The malicious code added information in the host file running a local pharming attack, intended to perform phishing attacks against the victim. In this case, the malware does not own communication modules, or self-defense, only one form of attack that all he does is add information on the host file, breaking the conventional scheme of infection. On this basis ... the machine is infected? Yes... antivirus will detect it? Most likely not because the host file isn't malware.

Regarding the development of malicious code is also trivial. It simply consists of a file .bat (video.bat) possessing the necessary instructions to add information in the host, generating a compressed file with WinRAR SFX (videotestimonio.mpeg.exe) with two lines of code that run the .bat.

Regardless of how trivial the malware. The effects can be achieved through this technique are very dangerous. Furthermore, the detection rate is very low. Only 12/41 (29.27%).

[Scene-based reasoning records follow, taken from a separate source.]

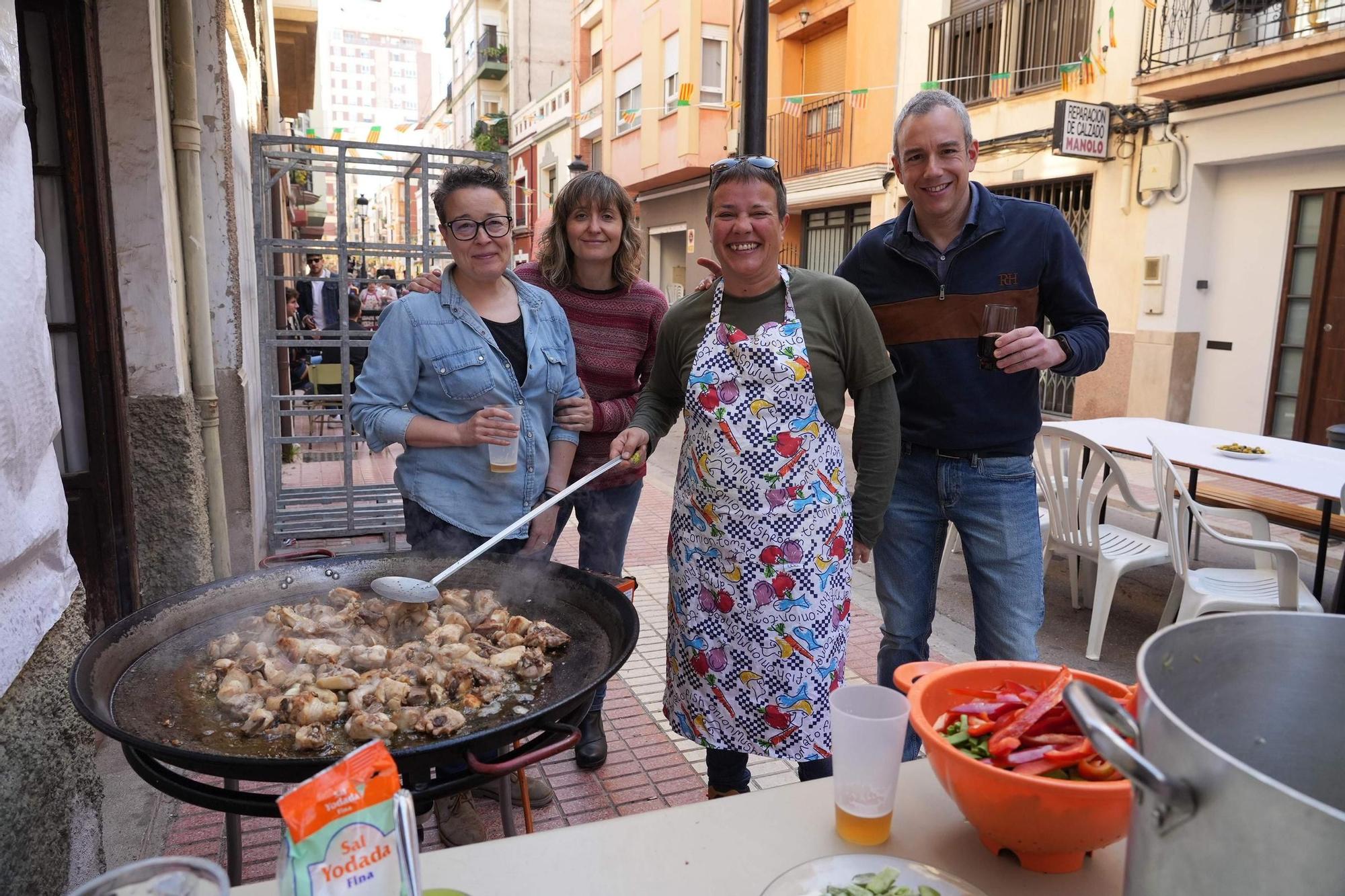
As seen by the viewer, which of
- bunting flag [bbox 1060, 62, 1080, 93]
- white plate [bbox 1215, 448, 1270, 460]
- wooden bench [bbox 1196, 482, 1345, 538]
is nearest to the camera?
wooden bench [bbox 1196, 482, 1345, 538]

Obviously, confidence isn't as healthy, especially in an environment as ambiguous as the Internet.

Related information
Propagación automática de códigos maliciosos vía http
Simbiosis del malware actual. Koobface
Análisis esquemático de un ataque de malware basado en web

Jorge Mieres

1 comment:

David Harley said...

I must admit that there was a time back in the 90s when not all my machines ran antivirus all the time. That wasn't completely arrogant: I wasn't in the AV business then, but I was fairly well-known in the research community, and pretty capable of spotting standard social engineering.

Today there's too much in the way of self-launching exploits and targeted malware to take that risk unless you're prepared to spend a lot of time maintaining alternative defences. Even then, I'd consider the extra layer of protection worth the investment for most people (and almost all Windows users.